* _TEXT_
[Start of Attachment]

Recent economic data have been strong across the world boosted by China reopening from covid, falling gas prices in Europe and strong numbers for employment and consumer spending in the US. This has all but removed fears of imminent recession. Stronger economies should mean better earnings for companies and higher stock prices, but February is shaping up to be a weak month for US equities and emerging markets have fared even worse with the MSCI index underperforming by close to 9% since its relative peak in mid January.
So what’s going on?
The answer is twofold: first stronger US data means more tightening by the Federal Reserve and higher interest rates are bad for equities. Moreover, the read across from a stronger economy to stronger earnings may be working at present but the super tight labour market means margins are under pressure. Almost all of the S&P500 have reported their results for the final quarter of 2022 and despite revenue growth of close to 6% on a year ago, earnings are down 4%. There’s been a big squeeze on margins.

[End of Attachment]

* _EXTRACTED ENTRIES_
[Start of Attachment]

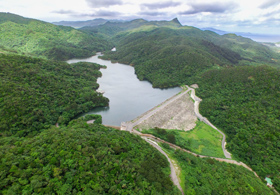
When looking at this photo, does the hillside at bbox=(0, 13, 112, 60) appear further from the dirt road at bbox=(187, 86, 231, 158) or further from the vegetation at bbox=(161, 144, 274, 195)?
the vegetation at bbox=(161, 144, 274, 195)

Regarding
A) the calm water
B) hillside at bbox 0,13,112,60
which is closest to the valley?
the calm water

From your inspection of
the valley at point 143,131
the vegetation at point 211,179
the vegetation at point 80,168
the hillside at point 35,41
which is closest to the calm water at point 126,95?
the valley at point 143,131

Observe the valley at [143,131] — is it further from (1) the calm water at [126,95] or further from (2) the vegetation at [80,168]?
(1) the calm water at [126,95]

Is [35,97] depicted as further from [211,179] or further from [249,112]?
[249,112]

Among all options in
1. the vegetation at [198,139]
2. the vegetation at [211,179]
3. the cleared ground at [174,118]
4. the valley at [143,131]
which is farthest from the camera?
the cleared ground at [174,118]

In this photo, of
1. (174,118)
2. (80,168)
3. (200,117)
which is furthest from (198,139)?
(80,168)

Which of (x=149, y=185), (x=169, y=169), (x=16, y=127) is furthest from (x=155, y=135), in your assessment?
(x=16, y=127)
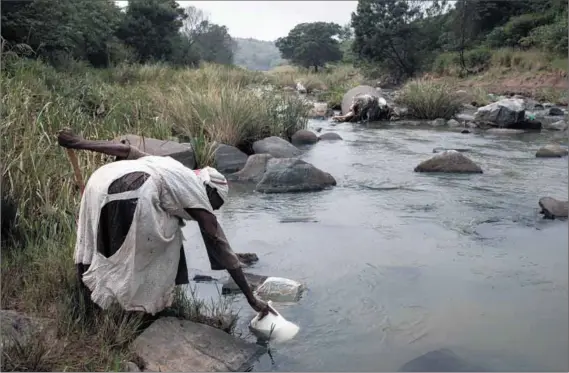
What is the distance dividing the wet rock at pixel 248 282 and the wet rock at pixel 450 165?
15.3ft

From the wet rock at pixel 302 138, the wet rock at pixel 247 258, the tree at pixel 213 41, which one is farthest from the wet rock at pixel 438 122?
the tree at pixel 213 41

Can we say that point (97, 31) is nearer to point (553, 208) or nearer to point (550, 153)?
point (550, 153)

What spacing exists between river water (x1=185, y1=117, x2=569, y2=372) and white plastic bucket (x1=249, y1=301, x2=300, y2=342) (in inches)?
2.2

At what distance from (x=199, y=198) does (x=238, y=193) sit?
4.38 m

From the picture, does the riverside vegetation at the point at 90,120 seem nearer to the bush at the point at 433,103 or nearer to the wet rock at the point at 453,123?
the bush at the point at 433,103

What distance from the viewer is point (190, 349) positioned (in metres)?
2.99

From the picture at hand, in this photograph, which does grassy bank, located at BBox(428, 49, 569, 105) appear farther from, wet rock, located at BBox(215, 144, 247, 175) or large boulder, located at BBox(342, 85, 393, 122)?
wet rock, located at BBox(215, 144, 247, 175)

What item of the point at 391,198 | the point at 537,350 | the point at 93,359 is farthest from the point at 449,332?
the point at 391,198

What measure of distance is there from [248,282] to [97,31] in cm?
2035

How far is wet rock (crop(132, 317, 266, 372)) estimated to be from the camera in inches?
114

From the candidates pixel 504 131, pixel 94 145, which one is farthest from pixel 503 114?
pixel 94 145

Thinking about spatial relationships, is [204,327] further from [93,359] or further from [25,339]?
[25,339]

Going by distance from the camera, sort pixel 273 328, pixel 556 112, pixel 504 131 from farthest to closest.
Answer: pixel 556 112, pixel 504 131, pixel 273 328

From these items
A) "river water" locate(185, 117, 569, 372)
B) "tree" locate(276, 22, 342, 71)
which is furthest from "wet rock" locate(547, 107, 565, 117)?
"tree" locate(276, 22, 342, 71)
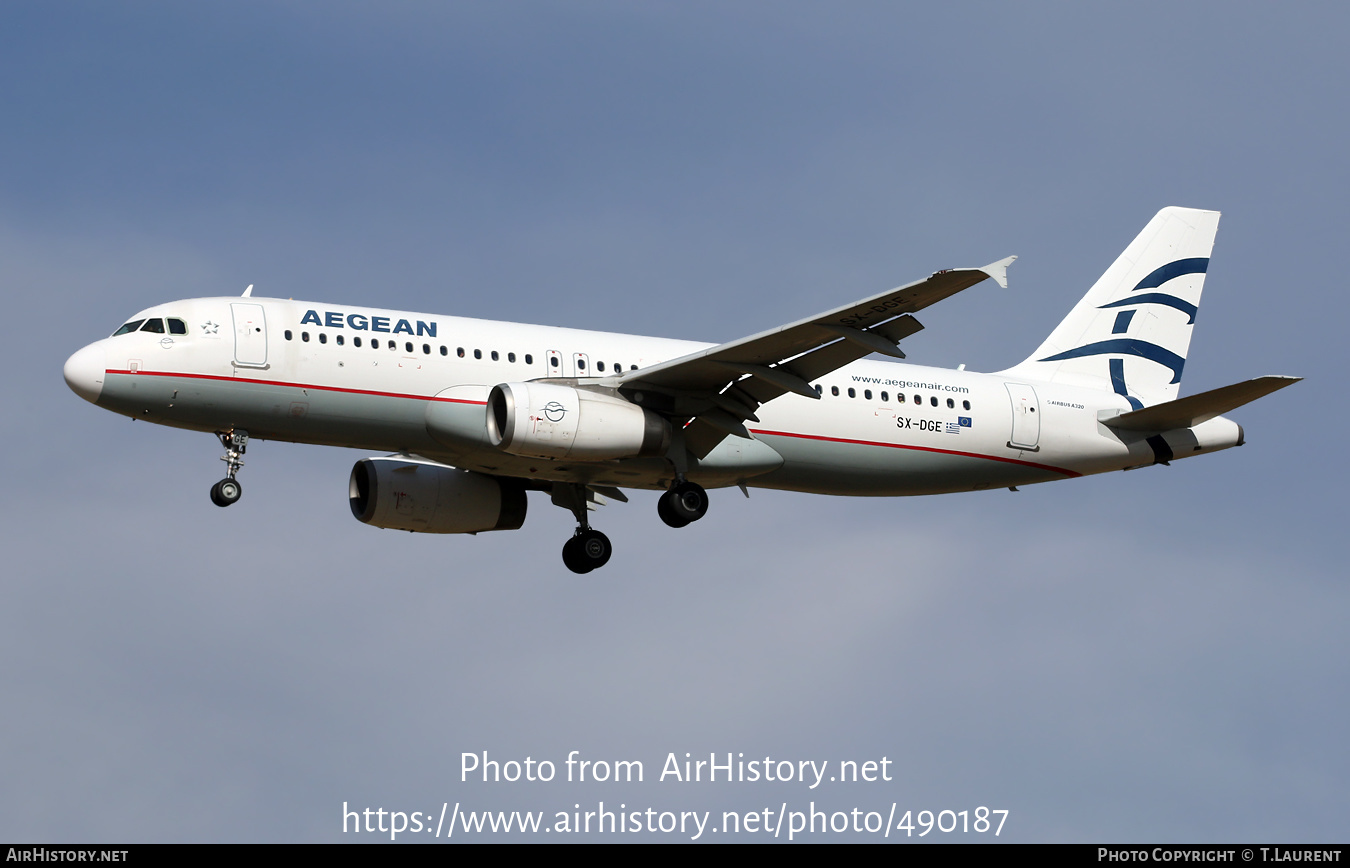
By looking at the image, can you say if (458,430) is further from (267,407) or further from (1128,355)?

[End of Attachment]

* _PROBLEM DESCRIPTION_
According to the market commentary, how much did earnings fall on a year ago for the S&P500 companies reporting results for the final quarter of 2022? The records have no connection to the text.

* _RESPONSE_
Earnings were down 4%.